Kent Film Foundation founder, screenwriter and director Jan Dunn said: “It was an amazing turn out. We think around 1000 or even 1500 people – enough to go around the building again, not just one wraparound of people.
“We felt very humbled and don’t want to let the town down. There is so much to do. This was a part of Ramsgate’s history whatever happens to the building in the end but hopefully it will urge Thanet council to think again when we resubmit.”
County Councillor Karen Constantine, who helped organise the demo, said: “We all want to save The Granville. We saw a stunning turnout which clearly demonstrates how valuable local facilities are to people and the strength of feeling to keep them.
“We can’t keep selling off our valuable social assets. All too often buildings are sold raising a small amount of revenue for TDC, but all too often we then have to watch them rot. That isn’t good enough.
“I want to see TDC making much more effort to engage with and to positively facilitate community groups to ensure we can keep these buildings and return them to public use. TDC need to return to the status quo, they need to slow down the process, allowing enough time for a fresh application by KFF.

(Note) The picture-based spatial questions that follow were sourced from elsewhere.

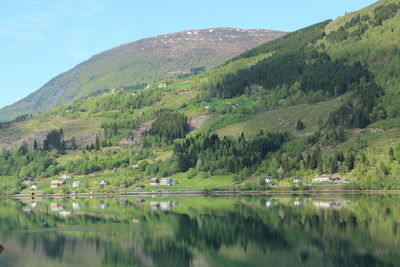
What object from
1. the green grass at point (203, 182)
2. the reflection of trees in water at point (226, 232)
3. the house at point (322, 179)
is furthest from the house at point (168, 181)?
the reflection of trees in water at point (226, 232)

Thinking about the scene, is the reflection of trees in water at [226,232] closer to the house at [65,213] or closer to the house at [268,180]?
the house at [65,213]

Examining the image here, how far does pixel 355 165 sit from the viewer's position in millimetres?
166500

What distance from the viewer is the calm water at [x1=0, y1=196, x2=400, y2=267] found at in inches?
2714

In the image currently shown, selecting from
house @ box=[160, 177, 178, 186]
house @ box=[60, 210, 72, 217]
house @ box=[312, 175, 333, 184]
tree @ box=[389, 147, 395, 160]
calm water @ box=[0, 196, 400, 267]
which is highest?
A: tree @ box=[389, 147, 395, 160]

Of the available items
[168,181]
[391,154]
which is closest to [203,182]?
[168,181]

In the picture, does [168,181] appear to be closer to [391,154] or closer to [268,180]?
[268,180]

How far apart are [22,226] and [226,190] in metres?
81.4

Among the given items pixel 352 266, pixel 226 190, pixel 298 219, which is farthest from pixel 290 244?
pixel 226 190

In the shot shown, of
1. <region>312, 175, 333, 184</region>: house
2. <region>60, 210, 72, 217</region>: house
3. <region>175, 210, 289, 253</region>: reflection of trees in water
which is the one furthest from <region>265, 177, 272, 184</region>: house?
<region>175, 210, 289, 253</region>: reflection of trees in water

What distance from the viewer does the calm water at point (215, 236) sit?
6894 cm

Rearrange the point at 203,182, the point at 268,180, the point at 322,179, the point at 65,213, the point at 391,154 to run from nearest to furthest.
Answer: the point at 65,213
the point at 391,154
the point at 322,179
the point at 268,180
the point at 203,182

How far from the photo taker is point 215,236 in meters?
85.4

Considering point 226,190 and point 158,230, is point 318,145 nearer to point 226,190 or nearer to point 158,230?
point 226,190

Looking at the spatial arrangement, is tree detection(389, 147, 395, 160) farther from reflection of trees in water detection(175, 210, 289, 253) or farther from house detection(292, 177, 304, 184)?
reflection of trees in water detection(175, 210, 289, 253)
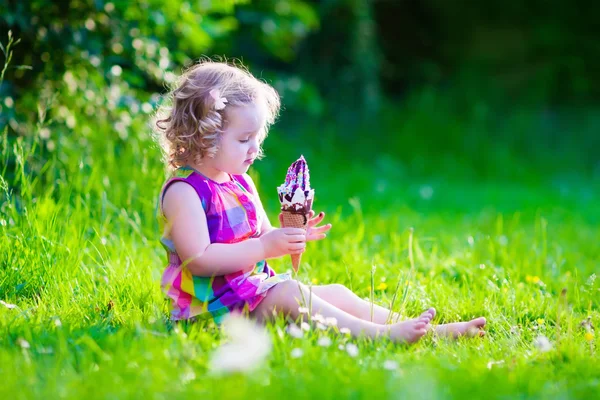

“It’s clear that we need proper and fair decision marking and scrutiny processes restoring. Decisions of this type always need to be considered by elected representatives – the councillors – and be solely officer decisions. We need proper and fair processes restoring.
“The fight will continue.”
Cllr Constantine says she has offered to convene a further public meeting on behalf of Kent Film Foundation.
Further offers for the site can be made under the Community Right to Bid, until the end of the moratorium period on Wednesday 20 April. The premises are being advertised on the open market and any offers received will be assessed at the end of the moratorium period.
Interested parties can find out more about the Community Right To Bid process on the council website: www.thanet.gov.uk/community-right-to-challenge-and-bid
A petition set up by artist Karen Vost urging Thanet council to reconsider is gaining traction with almost 5,000 signatures.